[Spatial relationship records]
"""
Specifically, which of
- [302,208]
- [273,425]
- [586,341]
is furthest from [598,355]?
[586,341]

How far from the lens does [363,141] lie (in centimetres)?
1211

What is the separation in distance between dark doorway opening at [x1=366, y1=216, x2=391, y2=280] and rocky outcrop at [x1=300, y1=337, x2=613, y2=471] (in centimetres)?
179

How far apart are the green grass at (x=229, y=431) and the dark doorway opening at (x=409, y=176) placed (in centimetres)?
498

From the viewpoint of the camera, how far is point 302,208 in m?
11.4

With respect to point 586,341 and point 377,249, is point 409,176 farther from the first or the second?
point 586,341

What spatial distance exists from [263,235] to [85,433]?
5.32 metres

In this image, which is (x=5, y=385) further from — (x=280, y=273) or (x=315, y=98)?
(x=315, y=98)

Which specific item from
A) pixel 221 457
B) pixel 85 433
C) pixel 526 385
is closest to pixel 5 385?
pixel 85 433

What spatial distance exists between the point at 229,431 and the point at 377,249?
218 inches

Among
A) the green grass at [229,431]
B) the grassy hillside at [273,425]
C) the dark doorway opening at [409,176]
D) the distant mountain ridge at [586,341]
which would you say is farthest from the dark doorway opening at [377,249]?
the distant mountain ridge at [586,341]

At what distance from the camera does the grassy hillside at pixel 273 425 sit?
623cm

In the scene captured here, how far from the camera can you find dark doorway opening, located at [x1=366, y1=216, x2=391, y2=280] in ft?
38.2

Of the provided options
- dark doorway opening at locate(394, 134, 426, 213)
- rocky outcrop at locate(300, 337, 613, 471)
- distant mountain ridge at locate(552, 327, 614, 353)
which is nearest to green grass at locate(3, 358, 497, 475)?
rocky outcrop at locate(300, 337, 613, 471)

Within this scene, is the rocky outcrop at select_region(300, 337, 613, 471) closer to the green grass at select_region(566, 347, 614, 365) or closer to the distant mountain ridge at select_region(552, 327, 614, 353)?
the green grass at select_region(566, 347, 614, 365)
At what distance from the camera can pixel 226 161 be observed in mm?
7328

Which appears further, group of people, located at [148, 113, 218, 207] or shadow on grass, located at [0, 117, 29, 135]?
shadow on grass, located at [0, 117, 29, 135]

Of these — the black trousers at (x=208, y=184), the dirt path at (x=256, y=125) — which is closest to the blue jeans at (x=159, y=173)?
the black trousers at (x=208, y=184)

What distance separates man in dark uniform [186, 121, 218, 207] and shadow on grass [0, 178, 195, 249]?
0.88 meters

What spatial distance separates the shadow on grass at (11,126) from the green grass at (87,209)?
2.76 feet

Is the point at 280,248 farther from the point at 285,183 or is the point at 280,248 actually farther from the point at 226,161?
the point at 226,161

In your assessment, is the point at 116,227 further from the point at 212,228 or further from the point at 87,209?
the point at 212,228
"""
— Work instructions —
Edit the material above by changing every "dark doorway opening" to "shadowed doorway", and leave everything else unchanged.

— Correct result —
Specifically, which of
- [302,208]
- [273,425]
- [586,341]
is furthest from [598,355]?
[586,341]

How far from the lens does [363,141] lie (in centimetres)?
1211

What is the separation in distance between shadowed doorway at [x1=366, y1=216, x2=391, y2=280] and rocky outcrop at [x1=300, y1=337, x2=613, y2=471] (in centimetres)?
179

How far apart are the green grass at (x=229, y=431) and the shadowed doorway at (x=409, y=176) placed (in centimetres)?
498

From the viewpoint of the camera, how far is point 302,208 in m?
11.4

With respect to point 586,341 and point 377,249, is point 409,176 farther from the first or the second?
point 586,341

What spatial distance exists from [263,235] to [85,433]?
5.32 metres

In this image, which is (x=5, y=385) further from — (x=280, y=273) or (x=315, y=98)?
(x=315, y=98)

Which specific item from
A) pixel 221 457
B) pixel 85 433
C) pixel 526 385
is closest to pixel 5 385?
pixel 85 433

What spatial distance exists between the point at 229,431 and the point at 377,249?
218 inches

Among
A) the green grass at [229,431]
B) the grassy hillside at [273,425]
C) the shadowed doorway at [409,176]
D) the distant mountain ridge at [586,341]
which would you say is farthest from the shadowed doorway at [377,249]?
the distant mountain ridge at [586,341]

At what distance from the camera does the grassy hillside at pixel 273 425 sit?
623cm

In the scene captured here, how far from the camera can you find shadowed doorway, located at [x1=366, y1=216, x2=391, y2=280] in ft?
38.2

Of the provided options
- shadowed doorway at locate(394, 134, 426, 213)
- rocky outcrop at locate(300, 337, 613, 471)
- distant mountain ridge at locate(552, 327, 614, 353)
which is nearest to green grass at locate(3, 358, 497, 475)?
rocky outcrop at locate(300, 337, 613, 471)

Within this scene, is the rocky outcrop at select_region(300, 337, 613, 471) closer to the green grass at select_region(566, 347, 614, 365) or closer to the distant mountain ridge at select_region(552, 327, 614, 353)?
the green grass at select_region(566, 347, 614, 365)
At what distance from the camera can pixel 226 161 be observed in mm?
7328

Which appears further, group of people, located at [148, 113, 218, 207] or shadow on grass, located at [0, 117, 29, 135]?
shadow on grass, located at [0, 117, 29, 135]

Of these — the black trousers at (x=208, y=184), the dirt path at (x=256, y=125) — which is closest to the blue jeans at (x=159, y=173)?
the black trousers at (x=208, y=184)

What distance separates man in dark uniform [186, 121, 218, 207] and shadow on grass [0, 178, 195, 249]?
0.88 meters

What spatial distance separates the shadow on grass at (11,126) from the green grass at (87,209)?
2.76 feet

Is the point at 280,248 farther from the point at 285,183 or is the point at 280,248 actually farther from the point at 226,161?
the point at 226,161

In your assessment, is the point at 116,227 further from the point at 212,228 or further from the point at 87,209?
the point at 212,228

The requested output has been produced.